While not all watch buyers own upmarket cars, every watchmaker known to man advertises watches with whips. At no small expense, TAG Heuer brands FI drivers with its logo. The co-branding helps the Swiss watch company flog 17 models of its Formula 1 watch and 60 variants of the Carrera, named after the Carrera Panamericana road race.

Not to be outdone, Rolex is F1’s Official Timepiece. The “born to race” Daytona is one of the company’s most coveted models; highly collectible and mostly unavailable. Not for nothing, actor/racer/spaghetti sauce maker Paul Newman’s 1968 Cosmograph Daytona auctioned for $17.8 million.

Speaking of scratch, Hublot’s skeletonized Ferrari-branded watches are works of art—at prices that make even the best hyperrealistic paintings seem cheap. Hublot’s Techframe Ferrari Tourbillion Chronograph King Gold costs as much as a used 458 Italia: $158K.

BREITLING teamed-up with Bentley from the beginning of the VW era, starting with the Continental GT’s dashboard clock. Needless to say, Bentley’s watches aren’t bling enough for the automaker’s rapper demographic; the artists prefer bejeweled watches whose price is only eclipsed by their gaudiness.

DuFrane Watches
DuFrane Watches DuFrane Watches

The watch-car connection is so powerful that even watchmakers without an automotive BFF rely on four-wheeled glamor to move the merchandise. Patek Philippe’s award-winning “Generations” ad campaign tempts buyers with elegant images of father and son bonding in perfectly restored hand-built automobiles. Ditto Vacheron Constantin, a company that made watches before there were cars.  

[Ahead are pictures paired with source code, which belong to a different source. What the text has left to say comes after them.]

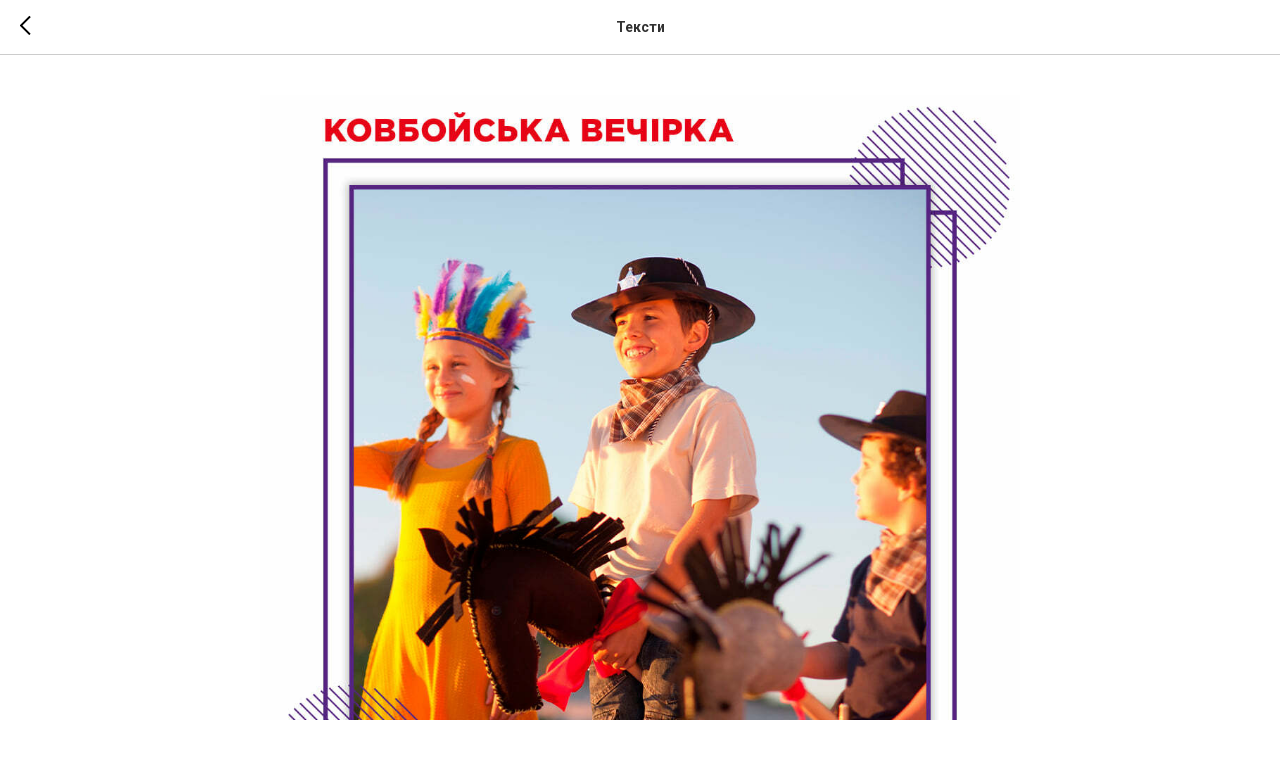

--- FILE ---
content_type: text/plain
request_url: https://www.google-analytics.com/j/collect?v=1&_v=j102&a=1300483045&t=pageview&_s=1&dl=https%3A%2F%2Fwww.mallsclub.com%2Ftpost%2Faeuvnz2jb1-kovboiska-vechrka-na-darinku&ul=en-us%40posix&dt=%D0%9A%D0%BE%D0%B2%D0%B1%D0%BE%D0%B9%D1%81%D1%8C%D0%BA%D0%B0%20%D0%B2%D0%B5%D1%87%D1%96%D1%80%D0%BA%D0%B0%20%D0%BD%D0%B0%20%C2%AB%D0%94%D0%B0%D1%80%D0%B8%D0%BD%D0%BA%D1%83%C2%BB&sr=1280x720&vp=1280x720&_u=IEBAAEABAAAAACAAI~&jid=1638205316&gjid=1982665139&cid=1566706143.1769711014&tid=UA-139539315-1&_gid=1646687177.1769711014&_r=1&_slc=1&z=794480547
body_size: -450
content:
2,cG-NDWY3R6J2F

Germany’s A. Lange & Söhne sponsors the Concorso d’Eleganza at Ville d’Este. The 50-car cavalcade showcases rare and wonderful vehicles like the Ferrari 250 GTO, Aston Martin DB3S and Alfa Romeo 33 Stradale. It’s the perfect place to flex with one of Söhne’s $100K+ watches.

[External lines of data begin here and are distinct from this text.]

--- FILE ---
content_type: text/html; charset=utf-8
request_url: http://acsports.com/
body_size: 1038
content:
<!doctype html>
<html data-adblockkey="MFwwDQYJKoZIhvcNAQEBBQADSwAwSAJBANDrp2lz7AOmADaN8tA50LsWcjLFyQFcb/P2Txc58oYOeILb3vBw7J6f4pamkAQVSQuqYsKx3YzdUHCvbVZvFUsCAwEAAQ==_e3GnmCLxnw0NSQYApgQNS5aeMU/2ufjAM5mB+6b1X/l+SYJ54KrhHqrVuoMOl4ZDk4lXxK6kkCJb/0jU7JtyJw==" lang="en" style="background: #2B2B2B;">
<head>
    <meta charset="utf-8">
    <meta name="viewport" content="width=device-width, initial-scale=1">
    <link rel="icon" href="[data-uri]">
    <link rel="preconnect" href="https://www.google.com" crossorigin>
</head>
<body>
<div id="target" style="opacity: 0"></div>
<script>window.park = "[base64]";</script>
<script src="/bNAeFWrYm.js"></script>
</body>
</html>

Car collecting Söhne CEO Helmud Schmid reckons the attraction is more than skin deep. “There’s an appetite for non-consumables in today’s world,” he told Hodinkee. “Everything is changing so quickly and losing value so quickly, [people want to have] things that will not follow that path.”

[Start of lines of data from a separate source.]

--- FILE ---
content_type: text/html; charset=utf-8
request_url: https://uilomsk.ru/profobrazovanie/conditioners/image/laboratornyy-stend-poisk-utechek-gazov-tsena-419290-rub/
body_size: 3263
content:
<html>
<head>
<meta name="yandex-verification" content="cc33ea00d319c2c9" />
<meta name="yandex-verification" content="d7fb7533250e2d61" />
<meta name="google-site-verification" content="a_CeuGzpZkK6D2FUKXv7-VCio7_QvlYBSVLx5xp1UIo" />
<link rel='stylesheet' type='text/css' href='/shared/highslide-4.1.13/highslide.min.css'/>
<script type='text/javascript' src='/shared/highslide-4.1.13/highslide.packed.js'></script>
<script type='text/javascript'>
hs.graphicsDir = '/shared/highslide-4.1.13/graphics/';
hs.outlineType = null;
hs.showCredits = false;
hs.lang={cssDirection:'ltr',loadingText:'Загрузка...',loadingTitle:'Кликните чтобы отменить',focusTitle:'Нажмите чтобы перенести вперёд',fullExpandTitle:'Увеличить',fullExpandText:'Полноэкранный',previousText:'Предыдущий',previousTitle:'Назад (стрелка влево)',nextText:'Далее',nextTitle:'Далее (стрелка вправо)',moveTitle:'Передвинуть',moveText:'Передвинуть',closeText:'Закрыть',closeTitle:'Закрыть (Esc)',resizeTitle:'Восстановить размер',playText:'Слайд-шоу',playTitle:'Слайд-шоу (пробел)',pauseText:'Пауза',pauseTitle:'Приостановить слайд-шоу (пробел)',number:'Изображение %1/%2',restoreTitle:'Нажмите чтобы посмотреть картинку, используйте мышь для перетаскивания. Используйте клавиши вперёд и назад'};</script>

Well he would say that “keep its value” bit, wouldn’t he? It’s not always the case. A green-bezeled Anniversary Submariner is probably a safe place to put your cash, but the various small-batch bespoke creations out there often change hands in the secondary market for a mere fraction of their retail price. Regardless of resale, the horological path in question is fraught with danger—to your wallet. Watch collecting is an expensive addiction that even two divorces can’t cure. Don’t ask me how I know.

This much I do know: long after cars become batteries-on-wheels, watchmakers will be selling wrist-borne machines produced by people who’ve mastered the art of assembling intricate parts that move in perfect synchronicity. They will build them and people will come.

“As soon as you get one watch, you’re ready for the next,” DuFrane’s Lee cautions. Who, me?